Requirements:
Reprint the records word for word, from the line containing "Looking at the picture" through the end of the records. Leave the pictures out.

+++

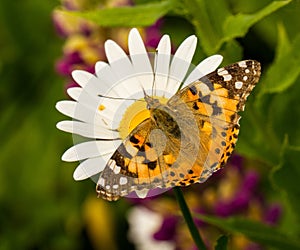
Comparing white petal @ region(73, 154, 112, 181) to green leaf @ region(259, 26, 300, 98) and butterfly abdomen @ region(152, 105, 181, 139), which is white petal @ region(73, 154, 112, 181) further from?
green leaf @ region(259, 26, 300, 98)

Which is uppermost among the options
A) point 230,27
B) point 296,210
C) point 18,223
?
point 230,27

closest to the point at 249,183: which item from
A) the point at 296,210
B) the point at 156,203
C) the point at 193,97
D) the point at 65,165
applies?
the point at 156,203

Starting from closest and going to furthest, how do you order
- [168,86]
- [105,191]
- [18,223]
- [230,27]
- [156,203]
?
[105,191]
[168,86]
[230,27]
[156,203]
[18,223]

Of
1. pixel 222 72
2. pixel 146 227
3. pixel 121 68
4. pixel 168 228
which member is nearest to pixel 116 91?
pixel 121 68

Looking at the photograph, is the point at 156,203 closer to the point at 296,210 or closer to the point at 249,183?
the point at 249,183

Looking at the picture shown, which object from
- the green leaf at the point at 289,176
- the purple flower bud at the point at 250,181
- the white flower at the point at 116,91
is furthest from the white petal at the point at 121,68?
the purple flower bud at the point at 250,181

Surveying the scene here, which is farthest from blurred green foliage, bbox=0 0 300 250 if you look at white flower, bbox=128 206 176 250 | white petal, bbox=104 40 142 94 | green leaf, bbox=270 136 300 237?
white petal, bbox=104 40 142 94

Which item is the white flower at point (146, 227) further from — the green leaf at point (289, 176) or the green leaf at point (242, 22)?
the green leaf at point (242, 22)
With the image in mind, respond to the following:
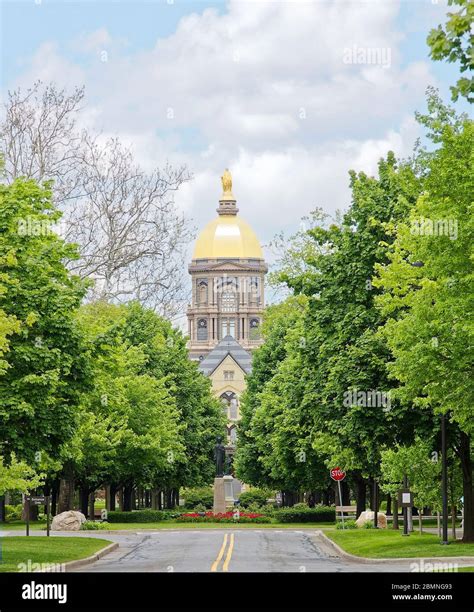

+++

Response to this exercise:
Looking at the picture shown, which object from
- the green leaf at the point at 289,176
- the purple flower bud at the point at 250,181
- the white flower at the point at 116,91
is furthest from the white petal at the point at 121,68?
the purple flower bud at the point at 250,181

Surveying the scene here, which is farthest from blurred green foliage, bbox=0 0 300 250 if you look at white flower, bbox=128 206 176 250 | white petal, bbox=104 40 142 94 | green leaf, bbox=270 136 300 237?
white petal, bbox=104 40 142 94

Which item is the white flower at point (146, 227) further from — the green leaf at point (289, 176) or the green leaf at point (242, 22)?
the green leaf at point (242, 22)
With the image in mind, respond to the following:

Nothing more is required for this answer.